• **Verilen Metin**
23 Temmuz 2011 Cumartesi

akış

ihtiyacı olana doğru koşturma isteği, içinde bulunduğu anı hatırlatan tek şeydi. beyninin içinde boş kalmış hücrenin duvarlarını yıkma zamanı gelmişti, o an en çok istediği buydu. bunun için de bütün gücünü toplayıp konsantre olması gerekiyordu. kendinde olmasını sağlayan rüzgar kuzenine teşekkür etti; huzurunu sağlayan balkona da...  ve akış başlamıştı.

kapat, aç. paradokslar yarat. işin içinden çıkamayınca kendinle alay et.

aidiyet hissetme ihtiyacından dolayı içinde bulunduğu yeri seviyordu ve bundan dolayı oldukça mutluydu. doğduğu toprakları, yaşadığı şehri, büyüdüğü evi, ona bir şeyler katan insanları, bir şeyler kattığı insanları, hepsine karşı oldukça şefkatli bir sevgi büyümüştü bir anda içinde. fakat o da ne, beyninin sağ tarafından kendisinin ufak bir kopyası hortlamış ve ona "seni aptal şey, hiç bir yere ait olmadığını hala daha anlayamadın mı?" diye çıkışmıştı. haklı buluyordu onu o yüzden bir müddet konuşmasına izin verdi.

"sadece bu gezegen üzerinde bulunduğun topraklara anlam yükleme çabası neden? aidiyat isteği neden? sen ki koskocaman evrende miniminnacık bir güneş sisteminin dandik bir gezegenindeki senin gibi milyonlarcası arasından bir tanesisin ve kendini kendin kadar kısıtlı bir yere neden hapsediyorsun ki? tüm evren sana aitken sen ne diye küçücük parçalarla uğraşıyorsun? eğer izin verirsen sana Tanrı ile bütünleşme fırsatını veririm. bunun için yapman gereken tek şey sadece beni dinlemek."

• **Sorular ve Görevler**
a) "akış" başlıklı yazıda, kendinde olmasını sağladığı için kime teşekkür ediliyor?
b) "akış" başlıklı yazıdaki "kapat, aç. paradokslar" ile başlayıp "konuşmasına izin verdi." ile biten bölümü aynen yazın.
c) "akış" başlıklı yazıyı kaldığı yerden sürdürün.

• **Verilen Bilgiler**
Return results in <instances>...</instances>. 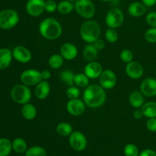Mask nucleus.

• **Görev Yanıtları**
a) Rüzgar kuzenine.

b)
kapat, aç. paradokslar yarat. işin içinden çıkamayınca kendinle alay et.

aidiyet hissetme ihtiyacından dolayı içinde bulunduğu yeri seviyordu ve bundan dolayı oldukça mutluydu. doğduğu toprakları, yaşadığı şehri, büyüdüğü evi, ona bir şeyler katan insanları, bir şeyler kattığı insanları, hepsine karşı oldukça şefkatli bir sevgi büyümüştü bir anda içinde. fakat o da ne, beyninin sağ tarafından kendisinin ufak bir kopyası hortlamış ve ona "seni aptal şey, hiç bir yere ait olmadığını hala daha anlayamadın mı?" diye çıkışmıştı. haklı buluyordu onu o yüzden bir müddet konuşmasına izin verdi.

c)
akışı başlat, engel olma, olabildiğine saçmala, diğerlerine aldırma.

iskelet gibi kalmış çelimsiz kolları, gözüne iliştiğinde kendisiyle alay etmeye başladı. yolda yürürken hayal etti kendisini. yürürken takır tukur sesler çıkabilirdi. peşinde de bir sürü köpek koştururdu herhalde. bu görüntü gözünün önüne geldiğinde önce bir güldü. daha sonra sağ taraf tekrar devreye girmişti.

kendini sev. tüm insanlığı sevme yolculuğuna kendini severek başla. kendini doyurmadan onları besleyemezsin. kendini sev. akışı başlat. 

bir takım kavramlara bakış açısı değişiyordu sanki. gerçekten herkes kendi başınaydı bunu anlayabilmişti (veya kendini kandırıyordu). o halde ilişki ne kadar saçma bir şeydi. düşününce, birbirinin hayatını zora sokan iki insanın bir arada yaşaması kadar büyük bir saçmalık daha bulamadı. kendisiyle olmalıydı. duşa girdi ve kendisiyle sevişti.

kendi dünyanın Tanrısı'sın. ve Tanrı yalnızdır. Tanrı size değil, siz Tanrıya aitsiniz. ve hepiniz kendi içinizdeki dünyanın yapayalnız Tanrılarısınız!

hissettikleri çok değişik duygulardı. sanki gelişimi süresince oluşturduğu katmanları kaldırıp süpürüyordu. bu temizlik onda titrek bir sevinç yaşatıyordu. her bir tabakadaki tozu, kiri, pası temizlerken, silinmeyenleri de saklamak zorundaydı.

en derin katmanları kullan. en sağlam tabakaların derinliklerine göm. böylece bir daha asla çıkamasınlar. böylece bir daha asla sana zarar veremesinler. basit bir halının altına atma. tüm katmanları geçip çekirdeğe ulaşana kadar asla durma. çekirdeğe sapla. 

gözlerinin önünde, dünyasının merkezine seyahat ederken, aklına çılgınca bir fikir geldi. çekirdeğe ulaşıp görevini tamamladıktan sonra, katmanları çıkarken kendini yeniden inşa edecekti.



bilincini kaybet. akış sona ersin.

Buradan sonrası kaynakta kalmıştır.